*** Testo da leggere ***

The Last of Us Parte II, una spietata lente d'ingrandimento su Seattle e sugli Stati Uniti post-apocalittici | Speciale

Lo State of Play di ieri sera ha fatto luce sull'importanza delle ambientazioni che potremo visitare in The Last of Us Parte II

Condividi

Quando mancano esattamente 22 giorni all’uscita di The Last of Us Parte II, lo State of Play di ieri sera - incentrato esclusivamente sull’opera di Naughty Dog - si è rivelato un appuntamento seguito e apprezzato, perché gli oltre venti minuti dell’evento, raccontati dalla voce di Neil Druckmann, hanno aperto la strada a una serie di riflessioni di varia natura.

*** Materiale fornito ***

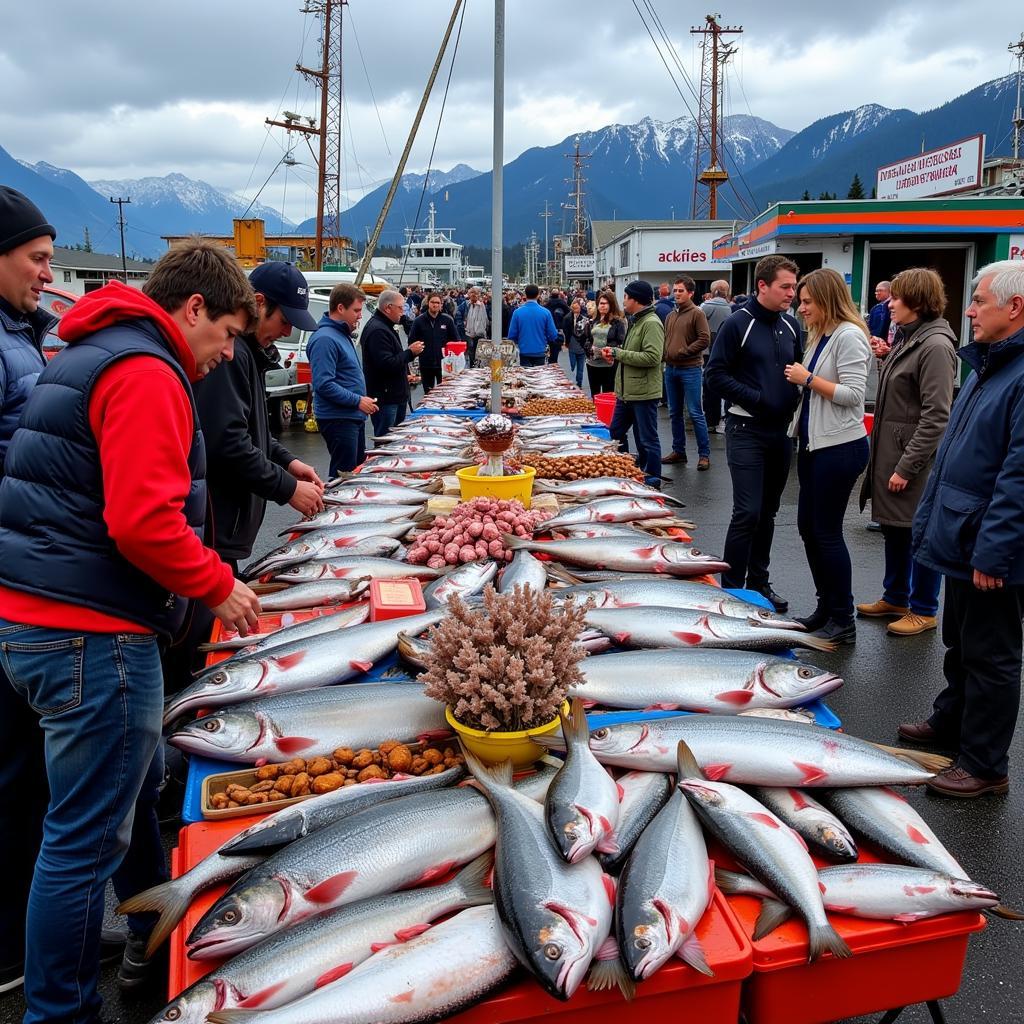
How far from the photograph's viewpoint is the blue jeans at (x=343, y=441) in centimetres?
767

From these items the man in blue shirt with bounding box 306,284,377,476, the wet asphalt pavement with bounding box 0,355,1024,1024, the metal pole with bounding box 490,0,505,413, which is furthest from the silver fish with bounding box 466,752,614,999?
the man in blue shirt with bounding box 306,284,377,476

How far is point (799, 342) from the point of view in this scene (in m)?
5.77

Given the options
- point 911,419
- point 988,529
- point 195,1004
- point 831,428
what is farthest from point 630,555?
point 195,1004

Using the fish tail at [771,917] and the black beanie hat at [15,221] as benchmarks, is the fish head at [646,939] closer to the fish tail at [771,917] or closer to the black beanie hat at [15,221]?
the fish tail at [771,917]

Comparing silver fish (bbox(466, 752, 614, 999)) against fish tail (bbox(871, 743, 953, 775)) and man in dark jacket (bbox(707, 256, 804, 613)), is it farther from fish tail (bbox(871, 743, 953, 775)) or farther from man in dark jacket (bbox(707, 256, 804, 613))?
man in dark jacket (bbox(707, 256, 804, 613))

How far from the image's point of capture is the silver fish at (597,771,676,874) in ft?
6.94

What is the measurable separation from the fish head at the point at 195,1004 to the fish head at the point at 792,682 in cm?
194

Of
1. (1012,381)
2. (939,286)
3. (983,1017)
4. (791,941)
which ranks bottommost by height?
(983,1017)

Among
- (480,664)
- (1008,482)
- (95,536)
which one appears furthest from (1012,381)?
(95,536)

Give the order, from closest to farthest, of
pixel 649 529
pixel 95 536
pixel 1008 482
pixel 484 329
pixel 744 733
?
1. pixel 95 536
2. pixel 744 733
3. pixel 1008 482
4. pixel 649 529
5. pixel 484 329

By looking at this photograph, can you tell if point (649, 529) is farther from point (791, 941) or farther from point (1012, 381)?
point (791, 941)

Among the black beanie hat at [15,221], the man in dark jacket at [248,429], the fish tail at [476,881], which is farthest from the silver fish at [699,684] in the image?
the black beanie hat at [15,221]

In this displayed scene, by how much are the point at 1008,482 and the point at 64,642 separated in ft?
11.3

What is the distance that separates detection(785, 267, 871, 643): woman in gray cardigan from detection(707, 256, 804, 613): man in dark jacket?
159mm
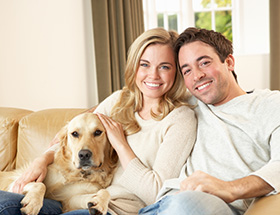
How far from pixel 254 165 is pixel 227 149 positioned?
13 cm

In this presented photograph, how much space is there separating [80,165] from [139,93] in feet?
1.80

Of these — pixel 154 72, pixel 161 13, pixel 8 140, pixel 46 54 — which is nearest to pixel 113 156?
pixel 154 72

***
*** Materiale fornito ***

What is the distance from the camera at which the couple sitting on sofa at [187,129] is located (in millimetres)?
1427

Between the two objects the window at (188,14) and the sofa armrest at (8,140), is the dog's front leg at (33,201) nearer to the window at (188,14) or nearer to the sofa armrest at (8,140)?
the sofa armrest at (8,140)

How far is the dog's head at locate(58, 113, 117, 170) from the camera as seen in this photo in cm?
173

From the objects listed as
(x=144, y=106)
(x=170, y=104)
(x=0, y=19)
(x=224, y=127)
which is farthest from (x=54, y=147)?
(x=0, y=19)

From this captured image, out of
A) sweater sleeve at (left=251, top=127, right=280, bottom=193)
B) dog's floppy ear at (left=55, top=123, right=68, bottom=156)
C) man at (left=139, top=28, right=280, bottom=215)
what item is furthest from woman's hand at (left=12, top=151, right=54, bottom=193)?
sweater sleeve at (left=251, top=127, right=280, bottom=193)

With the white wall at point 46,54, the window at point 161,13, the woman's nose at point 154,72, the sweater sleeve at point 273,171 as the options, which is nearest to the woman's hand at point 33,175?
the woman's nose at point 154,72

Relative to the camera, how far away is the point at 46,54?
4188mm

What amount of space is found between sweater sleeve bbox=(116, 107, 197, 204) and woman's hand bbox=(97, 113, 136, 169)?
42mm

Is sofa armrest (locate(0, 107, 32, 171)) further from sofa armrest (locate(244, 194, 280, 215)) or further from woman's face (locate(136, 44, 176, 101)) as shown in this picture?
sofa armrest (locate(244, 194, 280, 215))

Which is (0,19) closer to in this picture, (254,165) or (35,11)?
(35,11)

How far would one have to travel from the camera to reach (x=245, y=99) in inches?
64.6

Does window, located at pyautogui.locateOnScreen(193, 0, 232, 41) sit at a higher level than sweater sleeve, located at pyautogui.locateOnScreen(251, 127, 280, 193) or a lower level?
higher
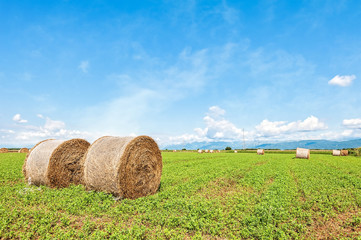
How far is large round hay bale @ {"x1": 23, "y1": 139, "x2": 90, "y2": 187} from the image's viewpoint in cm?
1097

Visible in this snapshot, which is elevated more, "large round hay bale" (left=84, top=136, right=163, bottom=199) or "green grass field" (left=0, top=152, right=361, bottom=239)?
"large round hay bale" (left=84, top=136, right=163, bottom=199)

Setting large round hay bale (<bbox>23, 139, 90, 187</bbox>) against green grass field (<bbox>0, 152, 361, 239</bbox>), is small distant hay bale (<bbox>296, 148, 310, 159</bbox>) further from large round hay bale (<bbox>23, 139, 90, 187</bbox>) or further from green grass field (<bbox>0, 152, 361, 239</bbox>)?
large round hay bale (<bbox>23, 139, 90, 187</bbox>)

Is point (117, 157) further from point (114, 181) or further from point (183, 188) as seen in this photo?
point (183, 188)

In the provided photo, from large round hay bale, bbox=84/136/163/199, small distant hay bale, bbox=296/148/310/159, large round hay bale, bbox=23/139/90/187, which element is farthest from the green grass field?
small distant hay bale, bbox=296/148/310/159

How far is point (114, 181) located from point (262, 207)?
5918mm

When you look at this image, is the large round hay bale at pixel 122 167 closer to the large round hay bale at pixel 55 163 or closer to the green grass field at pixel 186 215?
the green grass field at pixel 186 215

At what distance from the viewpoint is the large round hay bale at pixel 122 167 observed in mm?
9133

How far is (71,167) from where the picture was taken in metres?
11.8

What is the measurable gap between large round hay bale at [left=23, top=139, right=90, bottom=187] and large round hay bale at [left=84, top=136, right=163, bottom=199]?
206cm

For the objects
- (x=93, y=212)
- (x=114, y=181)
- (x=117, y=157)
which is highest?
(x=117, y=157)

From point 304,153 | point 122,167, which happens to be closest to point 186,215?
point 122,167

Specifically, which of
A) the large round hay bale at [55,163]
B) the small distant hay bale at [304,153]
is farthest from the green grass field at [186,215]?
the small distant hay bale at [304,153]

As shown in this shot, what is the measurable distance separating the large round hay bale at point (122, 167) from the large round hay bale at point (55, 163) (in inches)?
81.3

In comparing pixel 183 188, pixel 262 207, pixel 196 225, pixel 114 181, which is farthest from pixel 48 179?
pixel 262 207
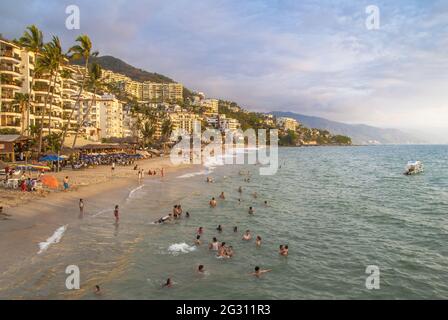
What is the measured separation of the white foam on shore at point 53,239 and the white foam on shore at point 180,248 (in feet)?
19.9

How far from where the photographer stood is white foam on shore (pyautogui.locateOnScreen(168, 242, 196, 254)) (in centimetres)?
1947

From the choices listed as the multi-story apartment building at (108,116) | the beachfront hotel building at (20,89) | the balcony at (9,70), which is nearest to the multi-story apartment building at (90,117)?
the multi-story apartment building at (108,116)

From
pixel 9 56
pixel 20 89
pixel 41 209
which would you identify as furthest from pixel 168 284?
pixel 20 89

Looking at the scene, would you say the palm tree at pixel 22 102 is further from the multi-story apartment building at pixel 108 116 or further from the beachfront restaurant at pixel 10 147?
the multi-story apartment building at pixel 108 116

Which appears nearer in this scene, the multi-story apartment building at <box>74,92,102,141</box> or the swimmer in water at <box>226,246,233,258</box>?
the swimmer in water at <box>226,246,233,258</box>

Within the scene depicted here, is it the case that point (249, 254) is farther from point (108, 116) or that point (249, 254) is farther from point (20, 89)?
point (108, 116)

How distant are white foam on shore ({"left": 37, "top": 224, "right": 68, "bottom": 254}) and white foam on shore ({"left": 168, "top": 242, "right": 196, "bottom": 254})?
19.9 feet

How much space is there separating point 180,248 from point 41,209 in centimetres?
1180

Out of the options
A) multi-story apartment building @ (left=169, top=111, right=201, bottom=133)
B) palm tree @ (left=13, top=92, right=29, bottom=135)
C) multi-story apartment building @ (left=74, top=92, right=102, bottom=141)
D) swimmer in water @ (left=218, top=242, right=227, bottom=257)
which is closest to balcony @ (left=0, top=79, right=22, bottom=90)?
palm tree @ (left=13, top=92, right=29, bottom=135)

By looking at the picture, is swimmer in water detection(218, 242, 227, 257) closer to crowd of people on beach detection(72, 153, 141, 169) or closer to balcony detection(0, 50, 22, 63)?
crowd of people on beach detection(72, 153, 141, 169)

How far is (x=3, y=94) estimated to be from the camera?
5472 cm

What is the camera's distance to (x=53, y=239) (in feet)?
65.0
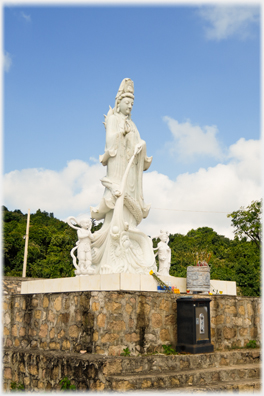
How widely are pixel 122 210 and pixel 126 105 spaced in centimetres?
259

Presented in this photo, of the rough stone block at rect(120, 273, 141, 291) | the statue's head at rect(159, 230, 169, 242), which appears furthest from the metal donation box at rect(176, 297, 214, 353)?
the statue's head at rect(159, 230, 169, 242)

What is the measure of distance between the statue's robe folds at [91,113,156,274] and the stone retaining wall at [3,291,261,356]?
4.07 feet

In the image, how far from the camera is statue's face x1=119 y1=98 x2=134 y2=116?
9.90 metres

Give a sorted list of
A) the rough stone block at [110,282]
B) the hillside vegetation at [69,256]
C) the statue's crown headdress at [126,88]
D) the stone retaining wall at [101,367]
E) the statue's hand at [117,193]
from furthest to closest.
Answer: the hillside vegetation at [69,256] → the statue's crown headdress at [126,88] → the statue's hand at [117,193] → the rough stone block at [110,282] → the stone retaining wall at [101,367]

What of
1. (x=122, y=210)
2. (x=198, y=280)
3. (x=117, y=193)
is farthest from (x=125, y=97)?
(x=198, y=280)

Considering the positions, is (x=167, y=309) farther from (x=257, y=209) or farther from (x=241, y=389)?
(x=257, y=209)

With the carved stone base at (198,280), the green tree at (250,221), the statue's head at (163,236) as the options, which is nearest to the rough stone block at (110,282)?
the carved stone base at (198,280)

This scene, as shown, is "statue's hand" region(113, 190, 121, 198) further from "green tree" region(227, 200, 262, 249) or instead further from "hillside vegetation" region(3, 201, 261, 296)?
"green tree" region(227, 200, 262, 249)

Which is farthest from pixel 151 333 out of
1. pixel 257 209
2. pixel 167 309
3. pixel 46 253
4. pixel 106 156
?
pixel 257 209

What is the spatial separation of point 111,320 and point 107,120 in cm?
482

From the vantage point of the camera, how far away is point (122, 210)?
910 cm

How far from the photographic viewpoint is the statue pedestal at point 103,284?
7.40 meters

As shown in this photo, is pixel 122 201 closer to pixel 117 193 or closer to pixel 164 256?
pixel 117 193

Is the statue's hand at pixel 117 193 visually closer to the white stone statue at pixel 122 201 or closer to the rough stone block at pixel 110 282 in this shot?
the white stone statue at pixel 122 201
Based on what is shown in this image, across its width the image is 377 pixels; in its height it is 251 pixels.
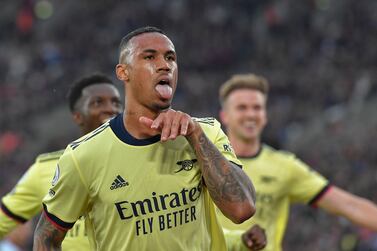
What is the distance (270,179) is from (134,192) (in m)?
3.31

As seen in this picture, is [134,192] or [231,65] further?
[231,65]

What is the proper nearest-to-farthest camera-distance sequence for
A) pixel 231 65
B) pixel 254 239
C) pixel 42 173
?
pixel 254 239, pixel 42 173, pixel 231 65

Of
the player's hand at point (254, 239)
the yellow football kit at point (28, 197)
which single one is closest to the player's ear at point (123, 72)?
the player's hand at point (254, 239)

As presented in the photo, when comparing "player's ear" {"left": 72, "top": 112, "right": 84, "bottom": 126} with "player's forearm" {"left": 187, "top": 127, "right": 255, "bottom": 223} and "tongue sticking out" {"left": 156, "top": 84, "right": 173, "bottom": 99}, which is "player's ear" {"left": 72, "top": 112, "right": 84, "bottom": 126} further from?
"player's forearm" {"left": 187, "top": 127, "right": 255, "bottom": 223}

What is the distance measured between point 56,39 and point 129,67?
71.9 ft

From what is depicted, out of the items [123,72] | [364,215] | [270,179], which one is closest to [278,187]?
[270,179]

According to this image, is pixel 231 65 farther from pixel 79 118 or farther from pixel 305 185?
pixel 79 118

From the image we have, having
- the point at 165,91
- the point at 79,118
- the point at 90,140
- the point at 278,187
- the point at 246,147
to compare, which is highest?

***

Obiettivi
a) Secondo l'articolo su The Last of Us Parte II, quanti giorni mancavano all'uscita del gioco al momento dello State of Play?
b) Prosegui l'articolo su The Last of Us Parte II a partire dall'ultima frase riportata.

Risposte ai compiti
a) Mancavano esattamente 22 giorni.

b)
Tralasciando il discorso legato alle novità di gameplay, l’elemento che più ha catturato la nostra attenzione è Seattle, metropoli dello stato di Washington, nel nord-ovest degli Stati Uniti

Può sembrare un dettaglio di poco conto, ma il passaggio dalla Boston del primo capitolo alla Seattle di The Last of Us Parte II lascia intendere la filosofia che sta alla base dell’opera di Naughty Dog. Nel primo caso, la capitale del Massachusets si limitava a essere teatro silenzioso e passivo, in cui, tra edifici distrutti in stile europeo e skyline resi malinconici dalla natura che si riappropria dei suoi spazi, si incontravano gruppi di sopravvissuti o di Clicker. Al contrario, la Seattle entro cui viene narrato il viaggio emozionale di Ellie sembra avere un ruolo più incisivo nella caratterizzazione del titolo.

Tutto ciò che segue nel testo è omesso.